• [ТЕКСТ ДЛЯ ЧТЕНИЯ]:
----

Наконец я пожелал, почти безотчетно, чтобы пошел снег (но он в тот месяц так и не выпал). Это и правда чудесное явление природы, одно из немногих, что сохраняют над нами свою власть, превращая нас в восторженных и радостных детей. Конечно, длительный снегопад или падение горной лавины могут ужаснуть. Но свежевыпавший снег навсегда остается чем-то сверхъестественным, нисхождением божества, невесомым, беспримесным счастьем. Дети любят играть у водопадов (подобных водяным ульям, пчелиному рою брызг), брызгаться в ручьях; они кожей чувствуют множество свежих покалываний, невинных поцелуев (и первые цветущие деревья весной тоже похожи на облака водной пыли). Созерцание снегопада или прогулка под ним вызывают близкое к этому, но чуть более мягкое наслаждение: движение здесь медленней, прикосновение нежнее и все происходит в молчании. Снег — это ниспадение тишины. (Или это вода превращается в овечью шерсть?) Здесь мы испытываем наслаждение (согласное и времени года) скорее духовного порядка. Неизбежно приходит образ птичьего оперения (белой совы-сипухи, она может так же безмолвно осветить, но теперь это случается все реже, какой-нибудь закоулок ночи), о шерстяном плаще, защите (он может быть и саваном, но мы не думаем об этом здесь, снег слишком легок, он словно взлетает от земли ввысь и так недолго лежит, что кажется летучим чудом — как если бы земля по весне всегда пересекала в своем движении сад богов, холодный шлейф кометы). Также рождается мысль о молчании или словах, сказанных тихим голосом, чтобы навеять сон, омыть, излечить. И тогда представляешь себе случайно услышанный разговор умерших, но блаженных — или ангелов. Медлительность, молчание или — почти неслышный — шепот; нисхождение — медленное

кружение легких весенних семян. (Бесплодных семян. Нежных кристаллов, ломких звезд. Слезные капли, превращенные холодом в цветы, снежинки. Вода прозрачна; а от холода она, как ни странно, становится белой и мягкой. Такие нежные и близкие звезды. Я мог бы долго блуждать под падающим снегом.)

Работая над этими стихами и начав с нового обретения ночного воздуха, чью прозрачность они так и не смогли передать, я, наверное, пожелал этого снегопада как нового благословения, как умиротворения, подобного сну, снежному плащу или покрывалу ночи, которое до этого упоминалось дважды… Найдя более или менее точное слово, обретаешь право на истинное молчание, которое не будет пустотой, истинный покой, который не будет смертью. Кажется, случилось именно это — вдруг наступила успокоенность, ясность, словно рука умиротворения легла на страницу. Именно благодаря наступившему покою на место чужестранки заступила верная подруга, неизменная, как солнце, светящее позади любых облачных завес, но все-таки обреченная, как и я, как и эта земля, — «однажды» исчезнуть.

----

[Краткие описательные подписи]
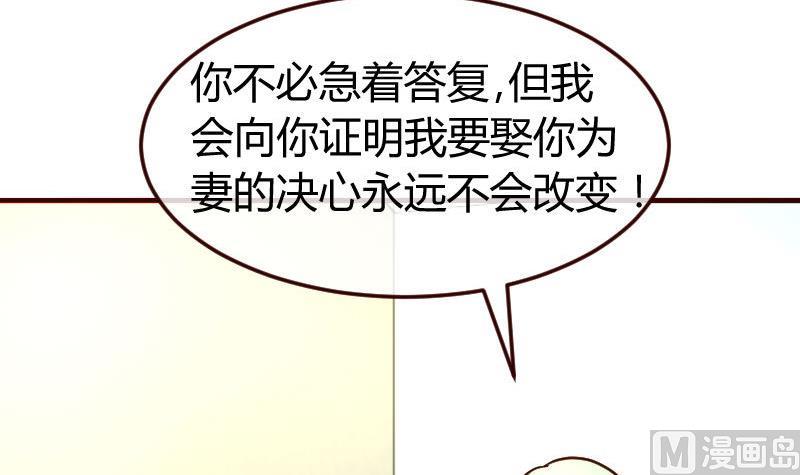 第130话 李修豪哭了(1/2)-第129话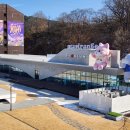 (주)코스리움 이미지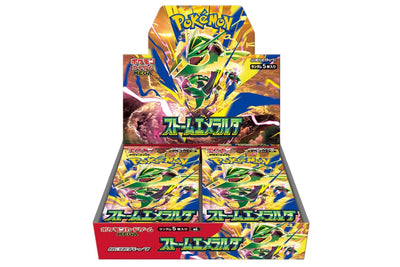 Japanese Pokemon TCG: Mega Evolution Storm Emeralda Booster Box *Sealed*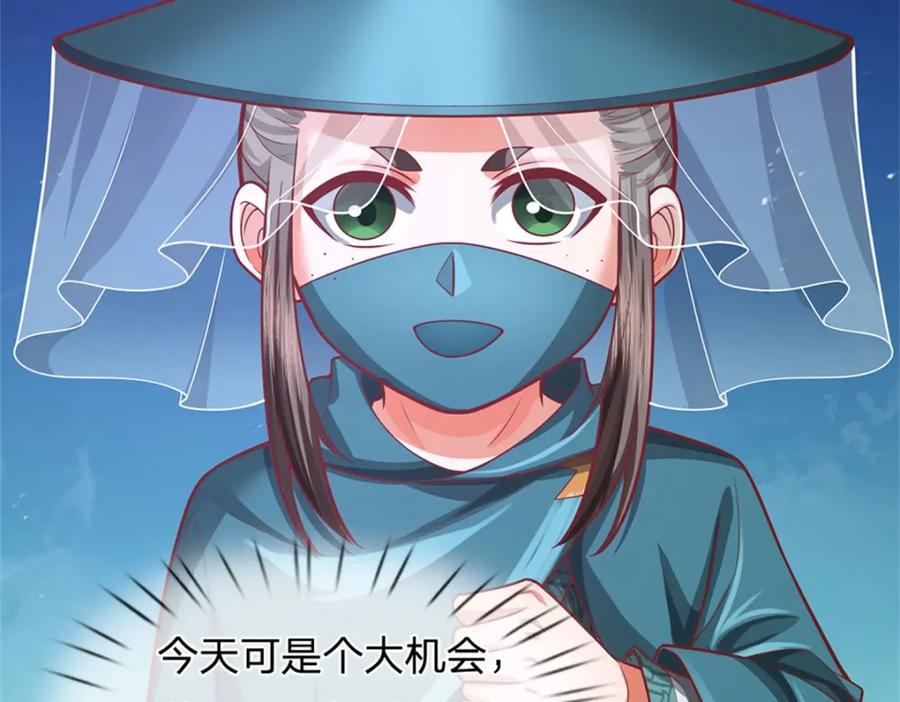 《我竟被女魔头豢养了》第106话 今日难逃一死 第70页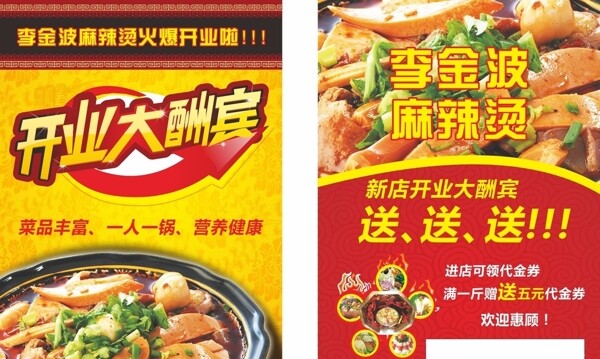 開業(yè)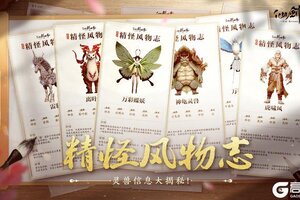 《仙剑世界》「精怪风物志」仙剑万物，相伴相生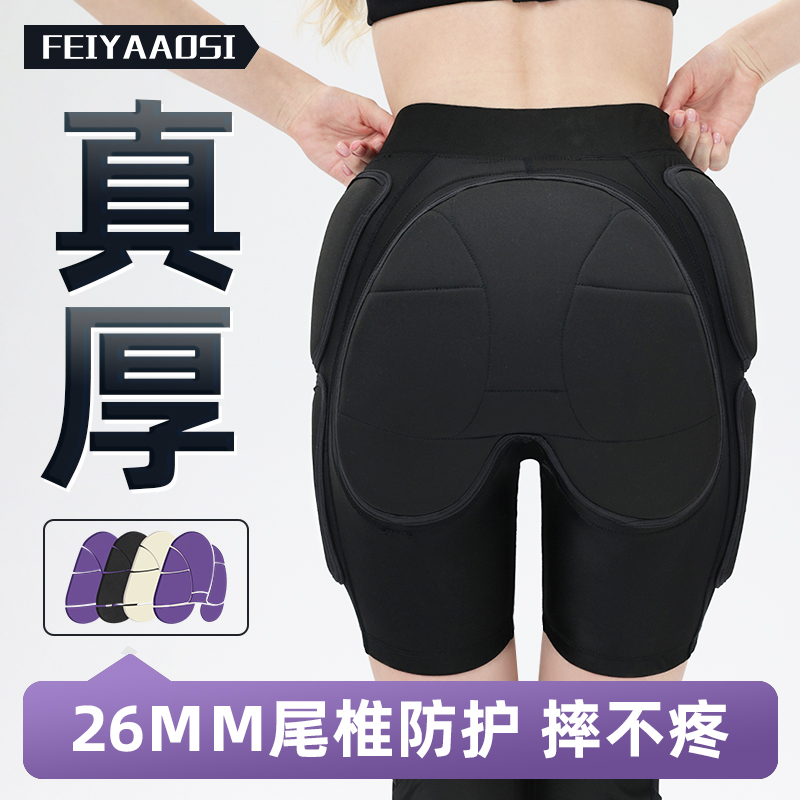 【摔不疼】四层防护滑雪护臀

----

• [ЗАДАНИЕ 1]: Определите, соответствуют ли отрывку о снеге утверждения: (а) в тот месяц снег так и не выпал; (б) созерцание снегопада дает более острое наслаждение, чем игры детей у водопадов; (в) стихам удалось передать прозрачность ночного воздуха. Ответ на каждое утверждение: «да» или «нет» и решающие слова текста в точной цитате.
• [ЗАДАНИЕ 2]: Перескажите списком абзац отрывка о снеге, начинающийся словами «Работая над этими стихами», сохранив его основные факты.
• [ЗАДАНИЕ 3]: Допишите отрывок о снеге дальше, начиная сразу после его последнего предложения и сохраняя манеру повествования.

• [ПОЛЕ ОТВЕТА 1]:
(а) Да: «но он в тот месяц так и не выпал».
(б) Нет: «Созерцание снегопада или прогулка под ним вызывают близкое к этому, но чуть более мягкое наслаждение».
(в) Нет: «чью прозрачность они так и не смогли передать».

• [ПОЛЕ ОТВЕТА 2]:
- Работа над стихами началась с нового обретения ночного воздуха, но передать его прозрачность стихи не смогли.
- Снегопад, по-видимому, был желанен как новое благословение и умиротворение, подобное сну, снежному плащу или покрывалу ночи, упомянутому до этого дважды.
- Более или менее точное слово дает право на истинное молчание, которое не будет пустотой, и на истинный покой, который не будет смертью.
- Похоже, так и случилось: наступили успокоенность и ясность, словно рука умиротворения легла на страницу.
- Благодаря этому покою место чужестранки заняла верная подруга. Она неизменна, как солнце за облачными завесами, но, как и говорящее «я» текста и эта земля, обречена «однажды» исчезнуть.

• [ПОЛЕ ОТВЕТА 3]:
К какому же итогу я должен прийти, завершив эти стихи? Убедиться, в который уже раз, что стихи чересчур быстро и высоко унеслись за пределы нашей жизни, создав в высоте неясно мерцающий мираж, уводящий прочь от насущного, приносящего реальные плоды и тем самым — оправданного? Или напротив — снова увидев и описав эти явленные мне одновременно знаки, я должен окончательно в них поверить?

Слово, которое произнести почти невозможно — «любовь», — маячит передо мною теперь, парит кругами, как птица. Я прекрасно знаю, что для такого труда необходим «любовный порыв» — то есть жизнеутверждающее внутренне движение — благородное и горячее — идущее вовне, за пределы моих собственных теплохладных мыслей, привычных страхов; порыв, толкнувший меня сперва к недостижимому, к незнакомке, которую мы все встречали, хотя бы мельком, чья красота растворена во многих лицах, чья загадка упорствует, и мы никогда не устанем воображать ее себе, втайне преследовать и призывать; но она совсем не идеальна, не абстрактна, это, скорее, свет, чудом воплотившийся в женском теле, о чем лучше всех сказал Бодлер («моя темная, теплая нимфа»); свет, понятный всем, до самых глубин пронизывающий бытие, он наполняет его энергией, меняет, толкает за собственные пределы; он воспламеняет лиру поэта, заставляет ее петь и вибрировать, чтобы она ответила на его зов, как если бы женщина, воплощенная красота, тоже была лирой, заключала в себе лиру, и тогда самому поэту тоже нужно стать лирой, чтобы ей ответить. Если бы красота не вспыхивала вдруг перед нами, как костры, горящие по краям полей на исходе зимы, то не было бы ни стихов, ни песен, ведь они всего лишь ответ; Гёльдерлин мечтал о многоголосом расширении этого ответа, о всеобщем хоре, вселенской гармонии.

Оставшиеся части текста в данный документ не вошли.